Action Figures – What It’s About

Things are in a bit of a holding pattern while I wait for my sister-in-law to finish her final proofread and for my friend Tricia to start on the cover artwork, so I’m going to take this opportunity to talk a little bit about what my soon-to-be-self-published YA novel Action Figures is about (an what it’s not about).

This is the one-paragraph summary of the novel that led off many a query letter:

Carrie Hauser never expected her parents to get divorced. She never expected to get dragged halfway across the state to start life over in a new town. And she definitely never expected a dying extraterrestrial to give her superhuman powers.

(I hate writing these summaries.
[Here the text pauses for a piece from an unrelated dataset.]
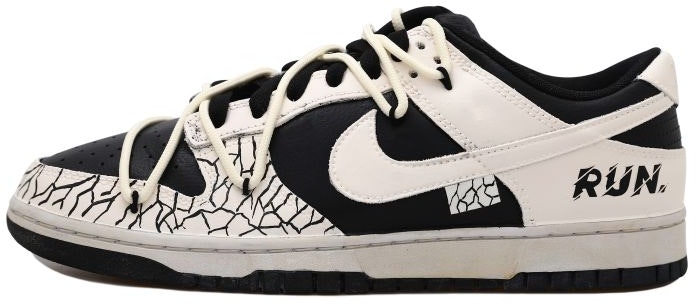 custom-shoes-nike-dunk-low-distressed-deconstructed-patch-run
They make everything sound so meh.)

But, since I’m not writing a query here, I get to be less formal in describing the concept, so here it goes: Action Figures is a sci-fi edged superhero story focusing on a group of teenager superhero wannabes as they get dumped head-first into their first adventure. The story is told from the perspective of the aforementioned Carrie Hauser, a 15-year-old girl who, as the story opens, is still reeling from her parents’ sudden divorce and getting ready to start her new life in a strange town (“strange” having multiple meanings here).

I chose Carrie as the narrator because, first and foremost, she was by far the most likeable and sympathetic character (and a lot of fun to write), but I also liked the idea of a superhero story featuring a female protagonist.
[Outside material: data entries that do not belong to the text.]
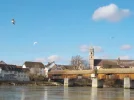 DSCN3329.webp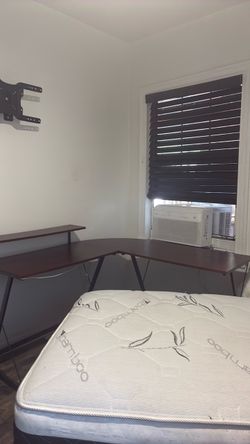 Computer Desk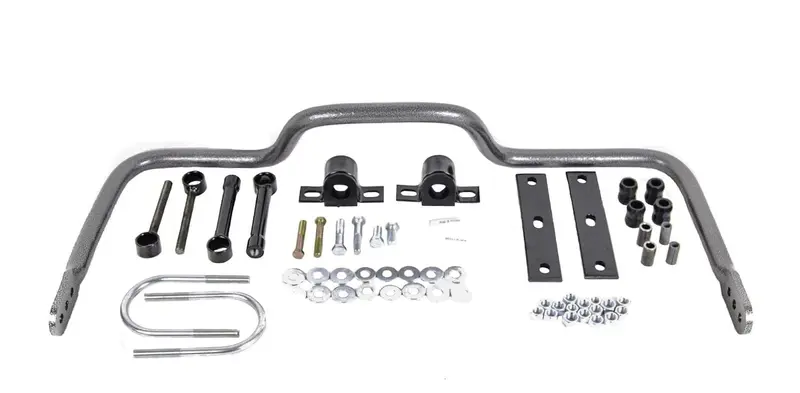 Hellwig 7643 Sway Bar Fits 00-05 Excursion 1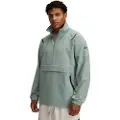 Under Armour Unstoppable Frakke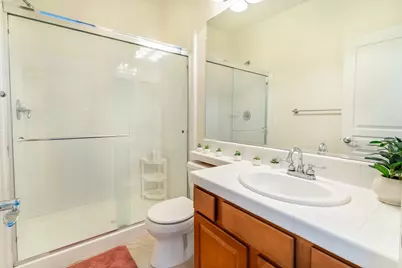 456 Dove Canyon Road, Buellton, CA 93427 - Photo 14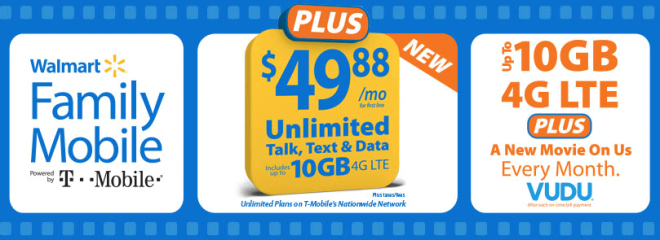 walmartfamilymobile10gbplan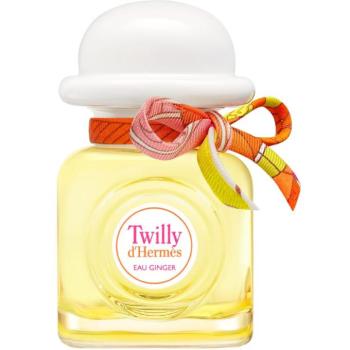 HERMÈS Twilly d’Hermès Eau Ginger Eau de Parfum hölgyeknek 30 ml kép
Joss Whedon once remarked when asked “Why do you like to write strong female characters?”: “Because you’re still asking that question.” That’s especially true in the superhero genre, where male leads outnumber the female leads by a HUGE margin. Batman appears in five titles, Batgirl and Batwoman have one each, and that’s just one of many examples I could cite. The comics industry has gotten better about opening up to female readers, but they still have a long way to go (and, in my opinion, the industry is not doing itself any favors by producing clumsy ‘female-friendly’ fare like Marvel’s new line of teen-friendly romance novels).

One of my goals with Action Figures is to provide a superhero story that is accessible to female readers, especially younger readers, more through providing them with an interesting heroine rather than through some ham-fisted attempt to girly it up. I’m not toning down the action and/or punching up any romantic story elements, I’m just telling a fun superhero adventure story that just happens to star a girl.

I’m also not infusing the story with a heavy-handed morality tale. This is not — at the risk of showing my age — an ABC Afterschool Special. This is not a “very special episode” deal. Sure, it’s somewhat inevitable that the stories will touch on issues that are not unfamiliar to teens, but the adventure elements are not going to take a back seat to exploring the issues-du-jour through the characters. It’s awkward and obvious and detracts from the point of the book, which is to give readers something fun to read.

So, that’s a basic intro to the novel. Down the road I plan to post a couple of sample chapters so folks can get a taste of the story and, hopefully, find it so much to their liking that they want to read the whole thing.